Along with not being able to receive the fighter jets, Turkey will also suffer a loss “in jobs, gross domestic product and international trade” if it purchases the S-400s, the letter threatened.

This letter evoked the memories of President Lyndon Johnson’s letter to President İsmet İnönü on June 5, 1964, when the two countries’ relations reached the lowest point at the height of the Cold War.

“The Johnson Letter”

Johnson intended to deter Turkey from conducting a military operation in Cyprus in accordance with the 1960 Treaty of Guarantee which designated Turkey, the United Kingdom and Greece as the guarantors of peace in Cyprus.

Johnson warned Turkey that if it intervenes in Cyprus without consulting with the guarantors and its allies, NATO may not protect it against a possible Soviet intervention, reminding that the US and Turkey “fought against communism together.”

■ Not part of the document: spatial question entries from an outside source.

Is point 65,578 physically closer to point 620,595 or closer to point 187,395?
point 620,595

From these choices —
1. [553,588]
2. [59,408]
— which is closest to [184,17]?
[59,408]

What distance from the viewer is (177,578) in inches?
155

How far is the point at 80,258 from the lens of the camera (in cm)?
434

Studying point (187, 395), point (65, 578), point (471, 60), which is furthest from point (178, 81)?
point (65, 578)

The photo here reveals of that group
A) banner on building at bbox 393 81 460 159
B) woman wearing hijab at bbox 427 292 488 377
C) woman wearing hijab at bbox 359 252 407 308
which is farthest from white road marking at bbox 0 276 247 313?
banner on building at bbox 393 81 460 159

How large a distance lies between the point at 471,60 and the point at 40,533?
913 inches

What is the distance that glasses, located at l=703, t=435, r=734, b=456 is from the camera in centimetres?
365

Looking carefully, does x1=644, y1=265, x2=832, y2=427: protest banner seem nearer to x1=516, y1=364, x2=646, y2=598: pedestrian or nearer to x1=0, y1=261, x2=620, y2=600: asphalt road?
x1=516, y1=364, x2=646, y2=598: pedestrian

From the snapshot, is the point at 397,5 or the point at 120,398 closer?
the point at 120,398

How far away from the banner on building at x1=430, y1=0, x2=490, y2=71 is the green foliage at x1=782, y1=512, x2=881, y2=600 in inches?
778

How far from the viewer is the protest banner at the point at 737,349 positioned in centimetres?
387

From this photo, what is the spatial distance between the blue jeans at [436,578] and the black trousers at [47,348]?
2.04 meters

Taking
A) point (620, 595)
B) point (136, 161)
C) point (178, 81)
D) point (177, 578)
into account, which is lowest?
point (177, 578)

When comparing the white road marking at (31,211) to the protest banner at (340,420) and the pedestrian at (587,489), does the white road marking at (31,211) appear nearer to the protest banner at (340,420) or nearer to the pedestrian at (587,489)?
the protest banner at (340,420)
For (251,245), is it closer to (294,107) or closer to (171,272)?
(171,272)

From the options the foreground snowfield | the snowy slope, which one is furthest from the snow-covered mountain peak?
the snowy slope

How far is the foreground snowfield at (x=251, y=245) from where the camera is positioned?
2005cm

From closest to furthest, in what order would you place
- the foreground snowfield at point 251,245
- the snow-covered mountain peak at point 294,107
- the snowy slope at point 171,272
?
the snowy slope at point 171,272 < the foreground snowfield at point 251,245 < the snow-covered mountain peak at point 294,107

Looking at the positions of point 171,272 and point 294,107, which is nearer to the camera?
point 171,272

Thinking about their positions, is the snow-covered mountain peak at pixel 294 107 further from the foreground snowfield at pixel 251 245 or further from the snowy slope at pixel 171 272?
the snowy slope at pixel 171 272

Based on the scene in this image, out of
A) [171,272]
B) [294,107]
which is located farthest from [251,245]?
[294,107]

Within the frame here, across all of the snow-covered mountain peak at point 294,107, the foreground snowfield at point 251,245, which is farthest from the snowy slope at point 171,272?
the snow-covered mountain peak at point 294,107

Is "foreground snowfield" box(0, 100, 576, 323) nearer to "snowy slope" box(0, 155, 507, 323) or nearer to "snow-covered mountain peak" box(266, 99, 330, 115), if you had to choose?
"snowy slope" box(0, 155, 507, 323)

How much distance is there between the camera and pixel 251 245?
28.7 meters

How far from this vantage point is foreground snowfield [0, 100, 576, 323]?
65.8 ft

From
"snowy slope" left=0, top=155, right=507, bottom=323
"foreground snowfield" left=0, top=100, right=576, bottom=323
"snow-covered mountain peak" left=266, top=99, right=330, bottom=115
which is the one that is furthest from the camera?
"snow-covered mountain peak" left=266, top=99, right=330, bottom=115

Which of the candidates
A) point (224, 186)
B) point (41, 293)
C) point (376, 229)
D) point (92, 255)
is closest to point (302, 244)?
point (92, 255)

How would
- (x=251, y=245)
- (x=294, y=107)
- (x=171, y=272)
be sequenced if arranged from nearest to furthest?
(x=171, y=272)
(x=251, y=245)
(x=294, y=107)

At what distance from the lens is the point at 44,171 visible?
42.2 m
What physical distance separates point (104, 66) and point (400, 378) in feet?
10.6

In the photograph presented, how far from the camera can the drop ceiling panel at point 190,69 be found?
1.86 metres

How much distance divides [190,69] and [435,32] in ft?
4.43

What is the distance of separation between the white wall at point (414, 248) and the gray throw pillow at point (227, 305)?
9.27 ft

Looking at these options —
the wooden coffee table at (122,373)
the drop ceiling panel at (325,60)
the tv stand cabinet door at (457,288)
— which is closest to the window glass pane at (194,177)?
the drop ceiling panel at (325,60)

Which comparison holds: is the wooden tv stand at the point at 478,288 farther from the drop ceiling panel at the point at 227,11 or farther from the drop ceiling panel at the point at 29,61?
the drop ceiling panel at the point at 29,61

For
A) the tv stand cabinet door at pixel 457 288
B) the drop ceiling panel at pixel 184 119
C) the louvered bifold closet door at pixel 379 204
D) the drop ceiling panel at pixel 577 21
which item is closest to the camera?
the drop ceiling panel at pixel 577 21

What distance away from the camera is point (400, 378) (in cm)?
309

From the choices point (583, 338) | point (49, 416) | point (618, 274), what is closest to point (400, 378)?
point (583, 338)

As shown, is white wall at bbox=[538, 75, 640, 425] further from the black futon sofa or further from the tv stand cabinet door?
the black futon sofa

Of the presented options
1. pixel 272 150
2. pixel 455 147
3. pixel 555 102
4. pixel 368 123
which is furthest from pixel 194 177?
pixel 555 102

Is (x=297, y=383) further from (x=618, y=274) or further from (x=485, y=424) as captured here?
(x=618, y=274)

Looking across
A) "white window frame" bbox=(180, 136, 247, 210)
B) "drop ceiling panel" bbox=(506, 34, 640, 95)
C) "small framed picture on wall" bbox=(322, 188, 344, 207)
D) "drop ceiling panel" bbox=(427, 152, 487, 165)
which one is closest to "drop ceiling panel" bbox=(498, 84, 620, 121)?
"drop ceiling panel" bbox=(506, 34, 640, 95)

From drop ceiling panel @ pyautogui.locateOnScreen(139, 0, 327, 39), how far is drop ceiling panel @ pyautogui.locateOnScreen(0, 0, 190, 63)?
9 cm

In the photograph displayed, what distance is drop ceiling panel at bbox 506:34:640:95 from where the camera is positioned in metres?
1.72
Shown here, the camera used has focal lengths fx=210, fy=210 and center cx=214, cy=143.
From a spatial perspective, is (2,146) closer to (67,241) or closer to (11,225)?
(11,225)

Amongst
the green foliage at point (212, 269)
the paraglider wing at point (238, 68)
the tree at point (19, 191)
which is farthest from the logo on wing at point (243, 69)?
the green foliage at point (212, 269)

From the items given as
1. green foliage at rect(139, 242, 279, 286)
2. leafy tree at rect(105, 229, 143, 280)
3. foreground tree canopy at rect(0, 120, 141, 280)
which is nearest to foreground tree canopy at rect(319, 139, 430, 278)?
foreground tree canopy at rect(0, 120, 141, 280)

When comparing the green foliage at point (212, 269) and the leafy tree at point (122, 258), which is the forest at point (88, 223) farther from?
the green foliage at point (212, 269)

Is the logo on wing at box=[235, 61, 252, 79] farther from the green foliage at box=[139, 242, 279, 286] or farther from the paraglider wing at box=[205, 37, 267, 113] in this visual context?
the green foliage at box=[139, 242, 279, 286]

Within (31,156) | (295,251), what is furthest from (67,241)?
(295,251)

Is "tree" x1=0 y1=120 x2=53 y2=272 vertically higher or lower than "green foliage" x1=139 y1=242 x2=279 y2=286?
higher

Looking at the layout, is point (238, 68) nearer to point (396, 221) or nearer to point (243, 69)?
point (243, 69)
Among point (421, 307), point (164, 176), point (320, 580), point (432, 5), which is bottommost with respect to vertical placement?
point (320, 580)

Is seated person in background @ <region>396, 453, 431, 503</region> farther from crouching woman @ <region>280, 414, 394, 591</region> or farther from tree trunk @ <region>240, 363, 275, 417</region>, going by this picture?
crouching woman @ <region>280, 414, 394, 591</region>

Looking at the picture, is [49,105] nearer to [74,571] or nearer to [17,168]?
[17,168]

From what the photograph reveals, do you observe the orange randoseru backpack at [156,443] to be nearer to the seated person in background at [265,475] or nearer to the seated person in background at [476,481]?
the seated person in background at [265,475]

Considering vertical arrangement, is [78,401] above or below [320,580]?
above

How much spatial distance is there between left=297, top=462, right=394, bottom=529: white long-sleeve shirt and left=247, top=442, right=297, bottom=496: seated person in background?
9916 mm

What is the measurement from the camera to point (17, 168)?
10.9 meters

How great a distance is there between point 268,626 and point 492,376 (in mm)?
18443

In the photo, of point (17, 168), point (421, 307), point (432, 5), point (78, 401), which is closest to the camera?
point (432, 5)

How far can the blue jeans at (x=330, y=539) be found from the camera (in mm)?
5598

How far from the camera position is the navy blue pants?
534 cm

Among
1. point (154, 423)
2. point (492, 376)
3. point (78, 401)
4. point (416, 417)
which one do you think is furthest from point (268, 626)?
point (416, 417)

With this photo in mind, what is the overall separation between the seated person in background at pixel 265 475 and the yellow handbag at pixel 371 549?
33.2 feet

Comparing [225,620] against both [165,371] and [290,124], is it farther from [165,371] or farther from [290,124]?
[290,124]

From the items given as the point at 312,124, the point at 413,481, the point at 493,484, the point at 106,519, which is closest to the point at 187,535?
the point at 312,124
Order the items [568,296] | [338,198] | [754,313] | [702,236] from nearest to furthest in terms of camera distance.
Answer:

“I hope you will understand that your NATO allies have not had a chance to consider whether they have an obligation to protect Turkey against the Soviet Union if Turkey takes a step which results in Soviet intervention without the full consent and understanding of its NATO allies.”

The letter was met with “shock and disbelief” in Turkey, as a CIA cable noted at the time.

“Johnson’s letter has done more to set back United States Turkish relations that any other single act,” the cable said.

“Some went even so far as to say that in the light of this letter Turkey should not have postponed intervention. The general consensus was that this letter makes almost mandatory for Turkey to become more independent of the United States in the field of international relations.”

PM İnönü defied the US President, saying, “A new world will be built then, and Turkey takes its place there,” after his cabinet meeting.

The exchange led to a meeting with the two leaders in Washington on June 21, which made Turkey to postpone its military intervention plans to Cyprus, only to practice it after 10 years, which resulted in the de facto separation in the island. (PT/VK)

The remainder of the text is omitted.